More often than not, the FFF investors make a mistake and lose their investments as they are driven by emotions and the wish to do a favour, rather than by a cold calculating mind. This is where the “fools” in the name comes from.
Also known as business angels, this type of investors usually includes affluent entrepreneurs who support interesting projects with lots of potential, providing capital in exchange for convertible debt or ownership equity.
Since many startups have trouble finding funding for their innovative and untested products or services, they seek the help of angel investors who can be found on popular platforms like AngelList.
In most cases, the angels invest their own capital and do not seek a high return. Rather, they expect a return on their investment plus something on top. Yet, unlike the FFF investors who are not very picky about what they invest their money in, angel investors do their homework and back promising projects that have a chance of succeeding.
After the FFF and the angel investors follow the seed investors. They usually come after the startup has already finished a product or service, but lacks the funds to market their product. Unlike angel investments which tend to be smaller, seed investments can amount to millions of dollars.
There are many types of seed investors, but generally they can be divided into two main categories: equity crowdfunders and syndicate investors.
Unlike popular crowdfunding platforms like Kickstarter, Indiegogo, and Seedrs where backers receive material rewards as products or services, equity crowdfunders become shareholders and have some influence over the company they backed.
Also, equity investors usually receive progressive returns and their income increases if the company is successful.
In syndicate investing, two or more angel investors get together and invest in a company. Here is how it works:
1. An investor with good reputation and track record of successful investments finds a promising startup and puts a portion of the sought-after amount.

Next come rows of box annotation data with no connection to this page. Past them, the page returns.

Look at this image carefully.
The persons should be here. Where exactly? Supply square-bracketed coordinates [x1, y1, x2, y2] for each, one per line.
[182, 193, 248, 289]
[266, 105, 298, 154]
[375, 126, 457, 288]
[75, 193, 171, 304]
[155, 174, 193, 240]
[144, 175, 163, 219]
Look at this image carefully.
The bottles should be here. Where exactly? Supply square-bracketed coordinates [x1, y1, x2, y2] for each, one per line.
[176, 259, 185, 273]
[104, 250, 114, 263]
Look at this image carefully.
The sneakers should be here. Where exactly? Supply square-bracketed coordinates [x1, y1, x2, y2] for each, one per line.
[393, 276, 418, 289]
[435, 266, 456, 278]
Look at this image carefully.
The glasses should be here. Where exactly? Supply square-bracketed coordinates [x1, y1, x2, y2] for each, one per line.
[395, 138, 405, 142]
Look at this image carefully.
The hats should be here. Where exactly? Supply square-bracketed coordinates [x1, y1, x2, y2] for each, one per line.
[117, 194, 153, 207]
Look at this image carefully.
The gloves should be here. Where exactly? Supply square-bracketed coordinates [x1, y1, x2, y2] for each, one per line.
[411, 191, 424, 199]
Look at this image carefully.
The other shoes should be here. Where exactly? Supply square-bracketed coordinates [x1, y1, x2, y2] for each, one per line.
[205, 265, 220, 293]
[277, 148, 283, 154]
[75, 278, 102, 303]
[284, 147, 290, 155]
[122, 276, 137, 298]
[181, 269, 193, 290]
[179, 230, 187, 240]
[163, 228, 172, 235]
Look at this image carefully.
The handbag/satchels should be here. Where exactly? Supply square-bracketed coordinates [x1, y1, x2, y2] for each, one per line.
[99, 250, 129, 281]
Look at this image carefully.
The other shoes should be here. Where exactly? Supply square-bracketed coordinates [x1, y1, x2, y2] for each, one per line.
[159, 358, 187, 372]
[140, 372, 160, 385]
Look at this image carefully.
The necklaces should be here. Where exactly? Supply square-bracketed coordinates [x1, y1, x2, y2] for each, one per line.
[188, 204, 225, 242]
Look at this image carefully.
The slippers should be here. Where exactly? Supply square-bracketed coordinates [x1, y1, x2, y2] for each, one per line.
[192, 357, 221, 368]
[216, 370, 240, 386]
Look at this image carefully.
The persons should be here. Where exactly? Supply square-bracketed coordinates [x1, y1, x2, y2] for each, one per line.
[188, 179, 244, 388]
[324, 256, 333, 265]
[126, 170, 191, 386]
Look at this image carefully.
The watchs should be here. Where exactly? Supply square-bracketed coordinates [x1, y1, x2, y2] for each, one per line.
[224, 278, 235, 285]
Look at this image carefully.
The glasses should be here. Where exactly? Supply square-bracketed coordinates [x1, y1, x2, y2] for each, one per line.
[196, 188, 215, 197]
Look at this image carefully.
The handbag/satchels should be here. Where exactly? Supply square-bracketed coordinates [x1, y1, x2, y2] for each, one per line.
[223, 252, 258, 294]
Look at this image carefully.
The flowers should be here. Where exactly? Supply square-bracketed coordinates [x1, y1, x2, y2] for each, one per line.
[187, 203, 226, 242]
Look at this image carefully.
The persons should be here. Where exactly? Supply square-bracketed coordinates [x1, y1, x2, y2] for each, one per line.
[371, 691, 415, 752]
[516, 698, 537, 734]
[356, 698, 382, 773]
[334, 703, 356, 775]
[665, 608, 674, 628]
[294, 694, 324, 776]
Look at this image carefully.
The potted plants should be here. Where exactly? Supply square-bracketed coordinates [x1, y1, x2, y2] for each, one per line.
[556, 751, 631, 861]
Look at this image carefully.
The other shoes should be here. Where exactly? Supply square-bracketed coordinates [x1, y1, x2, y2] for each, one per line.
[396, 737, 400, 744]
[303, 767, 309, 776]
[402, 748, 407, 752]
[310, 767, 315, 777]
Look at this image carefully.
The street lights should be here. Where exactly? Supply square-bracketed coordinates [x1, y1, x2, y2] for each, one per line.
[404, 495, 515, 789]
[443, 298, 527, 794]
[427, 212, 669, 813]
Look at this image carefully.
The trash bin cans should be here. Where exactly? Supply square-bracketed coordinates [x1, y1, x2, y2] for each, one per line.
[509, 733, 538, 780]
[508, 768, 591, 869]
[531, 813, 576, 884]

2. Then they recommend the company to other angel investors who trust their judgment.
3. The other investor/s pay the remaining part of the sum to complete the funding round.
Venture capitalists (VCs) are professional investors who have their own venture capital companies. Those companies raise money from pension funds, wealthy people, and other partners.
The accumulated funds are then invested in startups with a viable business model which, however, need funding. Similarly to business angels, VCs seek out companies with good growth and profit potential. Unlike angels, however, VCs avoid taking risks and consider startups only if their ROI is high.
Since VCs are managing corporate as opposed to personal funds, they have larger funds at their disposal and their investments can exceed the $1 million range. Additionally, startups can benefit from series of VC rounds in exchange for stocks and a seat on the board of directors.
Strategic investors are similar to VCs in that they also seek companies with a working product or service who look for funding. Unlike the VCs, however, who only give the money and reap the benefits, strategic investors offer provide:
– Business advice: many strategic investors have been heads of companies themselves and can provide practical advice and support to the company;
– Networking: if the strategic investor cannot help, they most likely know someone who could.
Unlike VCs who have a dislike for risk, strategic investors are inclined to take some risk and back experimental or riskier projects, but they can offer much less money than VCs.
These investments usually have a clear strategy behind them—for example, helping a company acquire a needed technology or hiring an expert in the field.